■ **PROBLEM STATEMENT**:
Nothing may be dropped or altered: reproduce all the data.

** START OF INPUT DATA **

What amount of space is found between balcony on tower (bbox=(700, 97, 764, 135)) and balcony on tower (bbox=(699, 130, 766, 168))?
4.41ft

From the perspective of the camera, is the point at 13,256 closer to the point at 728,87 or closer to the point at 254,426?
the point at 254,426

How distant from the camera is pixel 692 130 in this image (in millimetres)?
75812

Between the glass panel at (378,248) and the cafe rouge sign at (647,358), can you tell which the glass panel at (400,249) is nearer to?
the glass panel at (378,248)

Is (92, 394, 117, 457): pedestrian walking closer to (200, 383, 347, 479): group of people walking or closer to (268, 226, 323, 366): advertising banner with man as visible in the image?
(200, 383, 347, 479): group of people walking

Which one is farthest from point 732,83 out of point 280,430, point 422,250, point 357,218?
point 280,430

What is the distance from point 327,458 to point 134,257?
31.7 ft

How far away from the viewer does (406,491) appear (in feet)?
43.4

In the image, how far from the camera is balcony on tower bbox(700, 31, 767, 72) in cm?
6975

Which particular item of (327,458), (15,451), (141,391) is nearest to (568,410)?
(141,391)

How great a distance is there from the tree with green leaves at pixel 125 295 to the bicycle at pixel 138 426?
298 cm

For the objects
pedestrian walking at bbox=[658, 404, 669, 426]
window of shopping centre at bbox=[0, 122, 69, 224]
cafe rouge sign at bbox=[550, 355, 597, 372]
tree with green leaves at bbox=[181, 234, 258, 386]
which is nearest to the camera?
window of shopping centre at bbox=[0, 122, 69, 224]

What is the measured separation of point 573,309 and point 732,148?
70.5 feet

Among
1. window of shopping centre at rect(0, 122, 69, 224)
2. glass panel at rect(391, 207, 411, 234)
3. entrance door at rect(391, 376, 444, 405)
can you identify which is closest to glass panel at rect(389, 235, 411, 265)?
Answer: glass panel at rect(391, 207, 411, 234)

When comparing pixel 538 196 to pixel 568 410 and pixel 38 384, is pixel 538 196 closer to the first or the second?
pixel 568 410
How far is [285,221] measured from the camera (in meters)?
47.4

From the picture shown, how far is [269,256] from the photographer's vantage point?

** END OF INPUT DATA **

■ **ANSWER TO THIS PROBLEM**:
What amount of space is found between balcony on tower (bbox=(700, 97, 764, 135)) and balcony on tower (bbox=(699, 130, 766, 168))?
4.41ft

From the perspective of the camera, is the point at 13,256 closer to the point at 728,87 or closer to the point at 254,426?
the point at 254,426

How distant from the camera is pixel 692 130 in this image (in millimetres)?
75812

Between the glass panel at (378,248) and the cafe rouge sign at (647,358), can you tell which the glass panel at (400,249) is nearer to?
the glass panel at (378,248)

Is (92, 394, 117, 457): pedestrian walking closer to (200, 383, 347, 479): group of people walking or closer to (268, 226, 323, 366): advertising banner with man as visible in the image?
(200, 383, 347, 479): group of people walking

Which one is farthest from point 732,83 out of point 280,430, point 422,250, point 357,218?
point 280,430

What is the distance from point 327,458 to point 134,257?
31.7 ft

How far away from the viewer does (406,491) appear (in feet)?
43.4

In the image, how far from the camera is balcony on tower bbox(700, 31, 767, 72) in cm?
6975

Which particular item of (327,458), (15,451), (141,391) is nearest to (568,410)?
(141,391)

How great a distance is there from the tree with green leaves at pixel 125 295 to the bicycle at pixel 138 426?
298 cm

For the objects
pedestrian walking at bbox=[658, 404, 669, 426]
window of shopping centre at bbox=[0, 122, 69, 224]
cafe rouge sign at bbox=[550, 355, 597, 372]
tree with green leaves at bbox=[181, 234, 258, 386]
which is nearest to the camera?
window of shopping centre at bbox=[0, 122, 69, 224]

What is the measured separation of point 573,309 and point 732,148?
70.5 feet

Among
1. window of shopping centre at rect(0, 122, 69, 224)
2. glass panel at rect(391, 207, 411, 234)
3. entrance door at rect(391, 376, 444, 405)
can you identify which is closest to glass panel at rect(389, 235, 411, 265)?
Answer: glass panel at rect(391, 207, 411, 234)

When comparing pixel 538 196 to pixel 568 410 and pixel 38 384, is pixel 538 196 closer to the first or the second?
pixel 568 410
How far is [285,221] measured from the camera (in meters)?
47.4

From the picture shown, how far is [269,256] from the photographer's vantage point?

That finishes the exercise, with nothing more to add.